- Exercise instructions:
1) Return, word for word, the part of the article about energy from urine that opens with the words containing "That is awesome." and closes with "continue to rise.".
2) Answer these questions from the article about energy from urine:
(a) Which laboratory does Gerardine Botte direct?
(b) How many tons of ammonia go untapped in the U.S. waste stream each year, by the 2005 estimate?
(c) How large a state grant has the technology received?
3) For each statement, decide whether it agrees with the article about energy from urine, and back your yes or no with the deciding words quoted from it:
(a) The ammonia that powers the system forms when urea breaks down in urine.
(b) The process gives off greenhouse gases.
(c) The untapped ammonia could supply electricity to 500,000 homes.
>> begin Page text
From toilet to Toyota

Tuesday,  June 3, 2008 3:07 AM

By Kevin Mayhood

THE COLUMBUS DISPATCH

 

An Ohio University researcher says she has tapped into an efficient method of making clean energy for our cars and homes.  The source, said Gerardine Botte, director of Ohio University's Electrochemical Engineering Research Laboratory, is flush with possibilities.

 

The system her team is working on is powered by ammonia, which is formed when urea breaks down in human and animal urine.  "The idea is to get some kind of energy value from waste," Botte said.

 

Environ International Corp. estimated in 2005 that about 5 million tons of ammonia goes untapped in the waste stream each year in the United States. That's enough to provide electricity to 900,000 homes, the lab estimates.  And the process, Botte said, produces no greenhouse gases.

 

How much interest is there in the work? The technology, which Ohio University has patented, has drawn a new company to southeastern Ohio and garnered a $1 million state grant.

 

FULL ARTICLE: http://www.dispatch.com/live/content/science/stories/2008/06/03/sci_hydrogen.ART_ART_06-03-08_B4_HKABR53.html?sid=101

That is awesome.

Extracting hydrogen from human/animal waste and decomposition of waste vegetable material is a goal worthy of research and development. Already there are working facilities that capture methane from sewage treatment plants and landfills, and farm-scaled methane digesters probably will become more common as the technology becomes more accessible and fuel prices continue to rise.
>> end Page text
>> begin Data segment
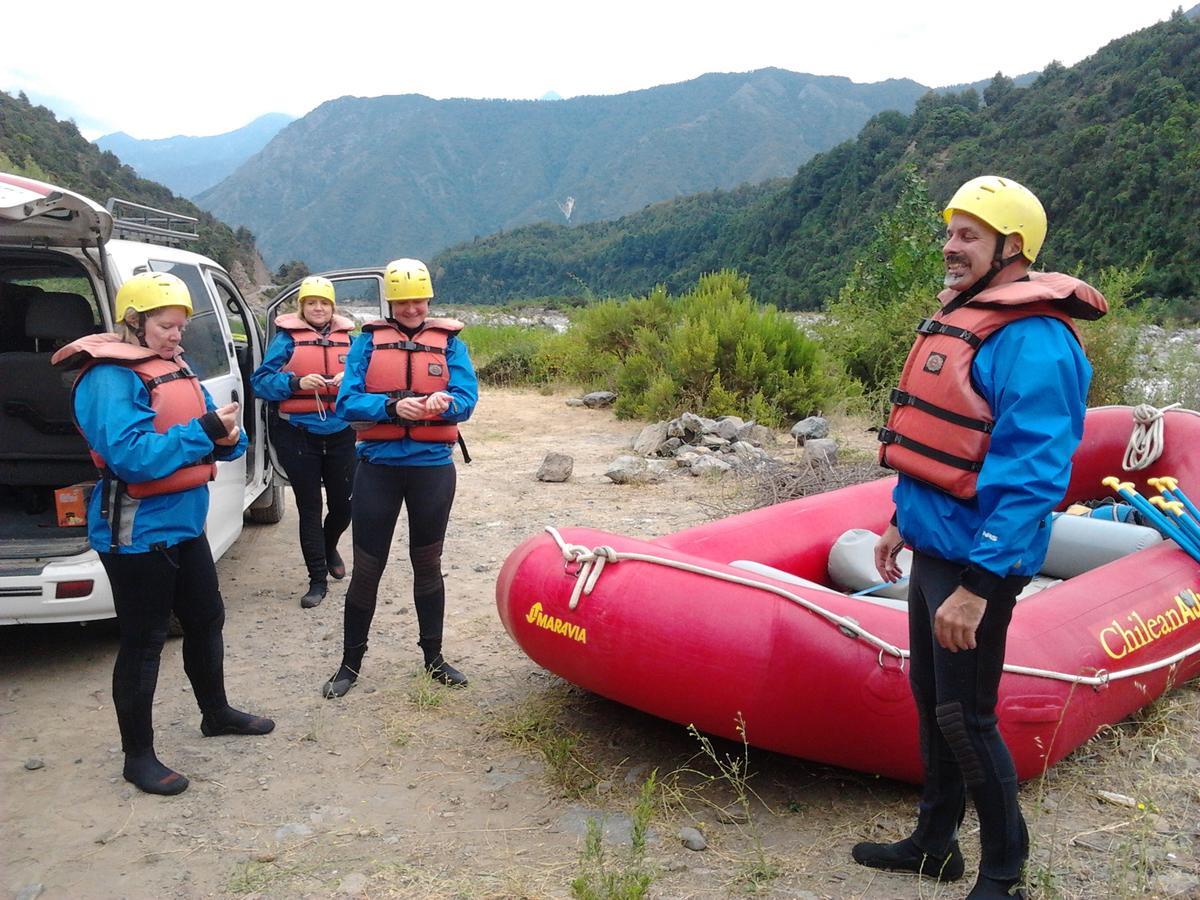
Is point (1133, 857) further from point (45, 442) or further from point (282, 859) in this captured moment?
>> end Data segment
- Responses by task:
1)
That is awesome.

Extracting hydrogen from human/animal waste and decomposition of waste vegetable material is a goal worthy of research and development. Already there are working facilities that capture methane from sewage treatment plants and landfills, and farm-scaled methane digesters probably will become more common as the technology becomes more accessible and fuel prices continue to rise.

2)
(a) Ohio University's Electrochemical Engineering Research Laboratory.
(b) About 5 million tons.
(c) $1 million.

3)
(a) Yes: "which is formed when urea breaks down in human and animal urine."
(b) No: "produces no greenhouse gases."
(c) No: "enough to provide electricity to 900,000 homes."